Grand Isle is a must-fish south Louisiana hotspot for the inshore bite in June. Redfish can be caught in the marshes, and speckled trout can be found schooling within casting distance of the beaches.
According to Daryl Carpenter, owner and captain of Reel Screamers Guide Service, “The water is clearing up, and the wind is dying down. The speckled trout have already started to move out front, concentrated more towards the coast, the points and islands, and on oyster beds, while the redfish haven’t moved to the coast, yet.”
The abundance of fish and prime fishing locations along Grand Isle provides ample opportunities for boat fishermen, kayakers and land-based anglers alike. Depending on what the angler is targeting, there are different techniques and tips to keep in mind to ensure your trip is successful.
“As of right now, the redfish are way up in the marsh,” Carpenter said. “They haven’t made their move south towards the coast, so if you are looking for a limit, stay in the marsh. Everything in between King’s Ridge and Little Lake are the hotspots.”
Look for washouts around grassy points and/or bait movement. Also, keep in mind that shrimp do not jump out of the water for no reason.
Redfish can also be located tailing in the shallower water of the narrow canals around marshes where kayak anglers can easily reach them. Targeting redfish this way will take minimal paddle/peddle movement.
Vudu Shrimp, Matrix Shad, spoons and Deadly Dudleys (color dependent on water clarity) are great options for artificial lures. Carolina rigs with live bait will work fine, as well.
Speckled trout techniques
“When it comes to speckled trout, look for the breaks in the sandbars along the beach,” Carpenter said. “The majority will be schooling anywhere along the coast, from Timberlier Island to Four Bayou Pass. On the days you can’t get out front, your best bet is to go to the platforms and the oyster reefs.”
“Currently, the speckled trout are biting on live shrimp. When June comes around, cast-netting live pogies and croakers is a go-to choice for fishing along the beach.”
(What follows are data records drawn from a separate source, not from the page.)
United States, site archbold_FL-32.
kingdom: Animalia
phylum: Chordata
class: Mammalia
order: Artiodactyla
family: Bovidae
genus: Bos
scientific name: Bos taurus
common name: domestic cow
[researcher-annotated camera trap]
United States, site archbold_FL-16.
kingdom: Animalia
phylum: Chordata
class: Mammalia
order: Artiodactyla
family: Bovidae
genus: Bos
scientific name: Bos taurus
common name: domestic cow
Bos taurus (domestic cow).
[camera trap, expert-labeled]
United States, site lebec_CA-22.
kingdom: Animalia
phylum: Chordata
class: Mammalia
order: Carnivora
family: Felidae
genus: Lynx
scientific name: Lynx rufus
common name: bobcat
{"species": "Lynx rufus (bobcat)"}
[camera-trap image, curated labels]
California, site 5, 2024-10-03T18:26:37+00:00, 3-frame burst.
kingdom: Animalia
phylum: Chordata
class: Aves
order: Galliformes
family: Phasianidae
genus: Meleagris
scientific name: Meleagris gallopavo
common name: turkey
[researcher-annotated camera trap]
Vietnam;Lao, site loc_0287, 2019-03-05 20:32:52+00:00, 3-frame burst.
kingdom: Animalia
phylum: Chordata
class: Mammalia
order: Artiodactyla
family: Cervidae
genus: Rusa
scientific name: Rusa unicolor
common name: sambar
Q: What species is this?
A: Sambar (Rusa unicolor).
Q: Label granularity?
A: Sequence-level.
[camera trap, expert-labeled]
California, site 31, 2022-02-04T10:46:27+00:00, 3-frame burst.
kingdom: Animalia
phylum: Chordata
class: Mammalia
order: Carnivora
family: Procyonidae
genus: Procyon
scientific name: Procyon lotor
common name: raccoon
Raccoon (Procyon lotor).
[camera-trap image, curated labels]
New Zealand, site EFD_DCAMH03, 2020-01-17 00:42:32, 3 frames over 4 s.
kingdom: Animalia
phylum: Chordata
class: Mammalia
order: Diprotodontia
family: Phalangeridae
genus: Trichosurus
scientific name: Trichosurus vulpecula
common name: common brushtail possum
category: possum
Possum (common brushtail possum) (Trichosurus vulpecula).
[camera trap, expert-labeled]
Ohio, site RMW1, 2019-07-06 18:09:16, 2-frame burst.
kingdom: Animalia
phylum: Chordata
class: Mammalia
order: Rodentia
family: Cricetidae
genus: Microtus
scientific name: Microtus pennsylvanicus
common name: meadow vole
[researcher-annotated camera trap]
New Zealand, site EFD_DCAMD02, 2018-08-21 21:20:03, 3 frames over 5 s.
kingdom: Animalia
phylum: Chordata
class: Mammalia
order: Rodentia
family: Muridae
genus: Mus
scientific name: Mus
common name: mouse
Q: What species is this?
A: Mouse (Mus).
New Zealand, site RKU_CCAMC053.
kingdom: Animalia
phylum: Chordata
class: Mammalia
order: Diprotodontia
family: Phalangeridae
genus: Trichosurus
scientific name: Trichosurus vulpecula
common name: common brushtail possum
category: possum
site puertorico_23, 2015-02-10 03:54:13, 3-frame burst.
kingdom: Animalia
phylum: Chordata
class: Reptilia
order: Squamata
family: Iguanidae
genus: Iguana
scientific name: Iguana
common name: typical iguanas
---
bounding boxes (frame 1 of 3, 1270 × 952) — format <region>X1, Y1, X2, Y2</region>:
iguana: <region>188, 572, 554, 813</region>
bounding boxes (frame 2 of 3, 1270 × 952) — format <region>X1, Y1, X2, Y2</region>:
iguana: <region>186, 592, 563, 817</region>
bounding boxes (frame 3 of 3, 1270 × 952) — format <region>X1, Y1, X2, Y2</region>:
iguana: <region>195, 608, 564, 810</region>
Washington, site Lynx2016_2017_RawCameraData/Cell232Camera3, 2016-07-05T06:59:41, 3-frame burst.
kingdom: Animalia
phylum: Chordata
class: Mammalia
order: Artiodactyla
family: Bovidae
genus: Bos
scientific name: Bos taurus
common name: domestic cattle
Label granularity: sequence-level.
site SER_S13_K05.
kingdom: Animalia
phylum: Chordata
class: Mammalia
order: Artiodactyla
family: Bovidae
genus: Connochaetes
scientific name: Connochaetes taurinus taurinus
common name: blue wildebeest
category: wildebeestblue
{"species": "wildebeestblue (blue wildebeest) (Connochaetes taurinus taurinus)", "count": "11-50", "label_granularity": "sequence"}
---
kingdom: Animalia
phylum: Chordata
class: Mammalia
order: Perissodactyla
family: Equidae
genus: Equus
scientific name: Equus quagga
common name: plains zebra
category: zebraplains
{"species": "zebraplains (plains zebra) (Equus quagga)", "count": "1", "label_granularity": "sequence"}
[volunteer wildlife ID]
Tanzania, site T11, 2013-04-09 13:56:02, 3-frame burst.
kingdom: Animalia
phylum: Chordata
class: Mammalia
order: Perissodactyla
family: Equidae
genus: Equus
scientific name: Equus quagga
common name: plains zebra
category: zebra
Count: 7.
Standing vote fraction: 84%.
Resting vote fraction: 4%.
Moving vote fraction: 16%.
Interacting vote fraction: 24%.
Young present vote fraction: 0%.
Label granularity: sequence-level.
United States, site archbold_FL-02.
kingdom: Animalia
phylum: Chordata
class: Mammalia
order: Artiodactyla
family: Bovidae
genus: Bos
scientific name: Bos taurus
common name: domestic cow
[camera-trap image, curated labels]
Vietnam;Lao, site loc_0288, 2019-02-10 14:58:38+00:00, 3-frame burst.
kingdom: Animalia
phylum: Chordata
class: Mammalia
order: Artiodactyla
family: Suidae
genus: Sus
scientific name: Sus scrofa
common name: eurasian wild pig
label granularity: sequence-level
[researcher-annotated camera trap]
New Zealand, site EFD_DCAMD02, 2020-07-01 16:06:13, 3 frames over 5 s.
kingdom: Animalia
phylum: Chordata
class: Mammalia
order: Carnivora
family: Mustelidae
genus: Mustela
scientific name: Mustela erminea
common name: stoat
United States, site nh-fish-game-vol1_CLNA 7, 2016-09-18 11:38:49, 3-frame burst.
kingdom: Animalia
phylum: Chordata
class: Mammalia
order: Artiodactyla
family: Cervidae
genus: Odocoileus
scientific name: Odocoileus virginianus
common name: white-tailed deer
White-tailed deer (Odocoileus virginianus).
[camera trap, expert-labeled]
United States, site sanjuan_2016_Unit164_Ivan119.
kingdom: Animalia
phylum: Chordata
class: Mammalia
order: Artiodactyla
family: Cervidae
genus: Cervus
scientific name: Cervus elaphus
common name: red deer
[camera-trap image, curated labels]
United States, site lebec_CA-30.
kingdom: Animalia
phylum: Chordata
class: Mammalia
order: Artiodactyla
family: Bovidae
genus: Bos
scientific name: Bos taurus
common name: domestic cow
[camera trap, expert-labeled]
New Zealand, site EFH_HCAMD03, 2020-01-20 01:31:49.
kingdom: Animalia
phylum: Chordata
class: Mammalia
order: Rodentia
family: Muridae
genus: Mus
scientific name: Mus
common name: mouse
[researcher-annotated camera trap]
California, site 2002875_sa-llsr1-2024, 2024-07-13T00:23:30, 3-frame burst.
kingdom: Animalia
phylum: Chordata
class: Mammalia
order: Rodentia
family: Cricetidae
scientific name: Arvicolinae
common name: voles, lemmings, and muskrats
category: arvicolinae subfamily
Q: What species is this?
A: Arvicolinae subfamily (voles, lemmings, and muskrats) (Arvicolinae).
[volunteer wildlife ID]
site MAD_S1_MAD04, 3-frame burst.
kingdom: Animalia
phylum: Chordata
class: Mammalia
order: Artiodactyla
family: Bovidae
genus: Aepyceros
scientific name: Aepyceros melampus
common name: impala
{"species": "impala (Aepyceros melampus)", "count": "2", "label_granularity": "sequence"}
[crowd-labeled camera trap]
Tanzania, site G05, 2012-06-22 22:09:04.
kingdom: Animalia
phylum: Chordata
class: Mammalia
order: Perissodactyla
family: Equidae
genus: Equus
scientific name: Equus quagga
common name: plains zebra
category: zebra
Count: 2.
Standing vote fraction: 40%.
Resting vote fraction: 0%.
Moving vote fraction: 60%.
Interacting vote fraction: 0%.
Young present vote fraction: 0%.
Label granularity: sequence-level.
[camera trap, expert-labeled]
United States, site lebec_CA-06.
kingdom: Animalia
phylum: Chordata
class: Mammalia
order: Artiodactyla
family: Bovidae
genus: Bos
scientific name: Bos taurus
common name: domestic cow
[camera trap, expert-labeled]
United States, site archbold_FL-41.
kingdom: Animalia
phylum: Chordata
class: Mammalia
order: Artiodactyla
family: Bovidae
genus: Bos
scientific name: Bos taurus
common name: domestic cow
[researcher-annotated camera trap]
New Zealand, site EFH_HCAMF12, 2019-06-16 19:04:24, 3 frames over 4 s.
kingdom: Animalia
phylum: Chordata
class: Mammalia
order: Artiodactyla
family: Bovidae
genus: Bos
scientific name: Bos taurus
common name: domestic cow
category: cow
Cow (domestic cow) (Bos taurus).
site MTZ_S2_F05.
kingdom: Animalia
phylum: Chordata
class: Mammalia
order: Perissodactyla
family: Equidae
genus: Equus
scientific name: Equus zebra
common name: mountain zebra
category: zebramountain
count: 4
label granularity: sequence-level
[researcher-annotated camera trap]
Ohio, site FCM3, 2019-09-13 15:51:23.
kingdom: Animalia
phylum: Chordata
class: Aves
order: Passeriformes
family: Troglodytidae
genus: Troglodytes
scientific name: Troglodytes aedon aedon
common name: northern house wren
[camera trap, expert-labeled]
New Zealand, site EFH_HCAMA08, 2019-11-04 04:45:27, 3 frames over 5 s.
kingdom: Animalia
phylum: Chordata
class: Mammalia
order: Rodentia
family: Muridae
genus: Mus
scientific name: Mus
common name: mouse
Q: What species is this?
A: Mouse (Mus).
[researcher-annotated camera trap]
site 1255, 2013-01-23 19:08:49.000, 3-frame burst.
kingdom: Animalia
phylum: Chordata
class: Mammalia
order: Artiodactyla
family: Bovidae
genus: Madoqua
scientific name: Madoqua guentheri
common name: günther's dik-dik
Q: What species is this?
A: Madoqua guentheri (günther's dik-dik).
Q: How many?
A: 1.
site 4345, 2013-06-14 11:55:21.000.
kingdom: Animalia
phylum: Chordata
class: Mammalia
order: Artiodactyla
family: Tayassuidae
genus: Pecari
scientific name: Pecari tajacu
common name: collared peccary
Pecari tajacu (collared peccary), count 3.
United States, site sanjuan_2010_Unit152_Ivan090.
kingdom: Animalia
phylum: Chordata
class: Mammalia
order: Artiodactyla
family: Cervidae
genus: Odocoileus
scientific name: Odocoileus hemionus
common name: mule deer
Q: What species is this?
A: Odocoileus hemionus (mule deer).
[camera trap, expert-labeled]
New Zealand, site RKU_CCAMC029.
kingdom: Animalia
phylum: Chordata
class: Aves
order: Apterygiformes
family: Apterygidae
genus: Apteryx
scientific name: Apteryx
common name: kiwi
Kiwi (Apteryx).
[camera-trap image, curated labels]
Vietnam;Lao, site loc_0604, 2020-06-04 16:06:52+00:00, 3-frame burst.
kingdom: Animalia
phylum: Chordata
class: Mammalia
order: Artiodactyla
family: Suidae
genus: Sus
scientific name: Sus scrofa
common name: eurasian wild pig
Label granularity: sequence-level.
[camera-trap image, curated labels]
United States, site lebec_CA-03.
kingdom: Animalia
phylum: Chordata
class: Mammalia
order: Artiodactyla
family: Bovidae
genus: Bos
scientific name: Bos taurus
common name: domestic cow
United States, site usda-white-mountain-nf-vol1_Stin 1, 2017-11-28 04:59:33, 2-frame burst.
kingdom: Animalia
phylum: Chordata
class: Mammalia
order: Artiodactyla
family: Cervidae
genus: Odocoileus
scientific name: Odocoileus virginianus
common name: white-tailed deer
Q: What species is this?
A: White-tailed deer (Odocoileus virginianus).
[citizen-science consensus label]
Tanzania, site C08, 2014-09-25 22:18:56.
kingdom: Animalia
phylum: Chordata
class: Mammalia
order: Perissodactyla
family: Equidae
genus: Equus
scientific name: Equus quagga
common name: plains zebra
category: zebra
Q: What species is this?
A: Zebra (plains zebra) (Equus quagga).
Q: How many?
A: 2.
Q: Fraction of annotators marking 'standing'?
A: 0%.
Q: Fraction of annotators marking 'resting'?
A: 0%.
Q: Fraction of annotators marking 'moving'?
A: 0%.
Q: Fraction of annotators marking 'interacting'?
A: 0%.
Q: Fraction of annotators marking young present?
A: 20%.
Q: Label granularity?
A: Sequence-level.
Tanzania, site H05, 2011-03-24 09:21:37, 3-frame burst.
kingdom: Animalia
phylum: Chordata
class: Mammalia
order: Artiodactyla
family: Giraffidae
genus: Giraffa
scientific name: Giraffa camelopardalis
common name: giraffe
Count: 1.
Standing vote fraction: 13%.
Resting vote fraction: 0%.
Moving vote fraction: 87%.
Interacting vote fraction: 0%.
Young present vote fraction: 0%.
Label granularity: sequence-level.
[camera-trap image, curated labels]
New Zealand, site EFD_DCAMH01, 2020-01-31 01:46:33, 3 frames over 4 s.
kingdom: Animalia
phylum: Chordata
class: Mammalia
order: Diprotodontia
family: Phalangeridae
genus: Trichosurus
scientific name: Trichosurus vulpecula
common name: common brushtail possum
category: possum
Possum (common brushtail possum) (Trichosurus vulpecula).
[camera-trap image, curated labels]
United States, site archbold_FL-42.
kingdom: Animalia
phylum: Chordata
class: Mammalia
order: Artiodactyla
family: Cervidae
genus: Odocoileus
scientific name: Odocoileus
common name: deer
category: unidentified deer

Land-based anglers have the unique opportunity to surf-fish for quality speckled trout in June. If Elmer’s Island is open, that’s a good option. Public beaches along Grand Isle are good spots, too. Look for evidence of bait and/or diving birds to indicate where the school is. The trout will not stay in one spot, however, so the angler will need to be on the move.
On calm days with a foot or less seas, kayak anglers can drift with the current, following moving baitfish and schooling trout along the beaches. But conditions will need to be just right.
“Bring patience with you, because there are people everywhere right now.” Carpenter said. “People are trying to avoid what’s going on, and they are doing so at Grand Isle.”
Check the wind and marine forecast before planning your trip, if you are fishing from a boat or kayak. Wind over 10 to 12 mph will make fishing in June relatively tough in open water. Anglers will need to focus their efforts within the marsh or other sheltered locations.
If you are a beginner, it may be a good idea to go on a guided trip first. The guide services and charters are still running and perfect for a family get-away.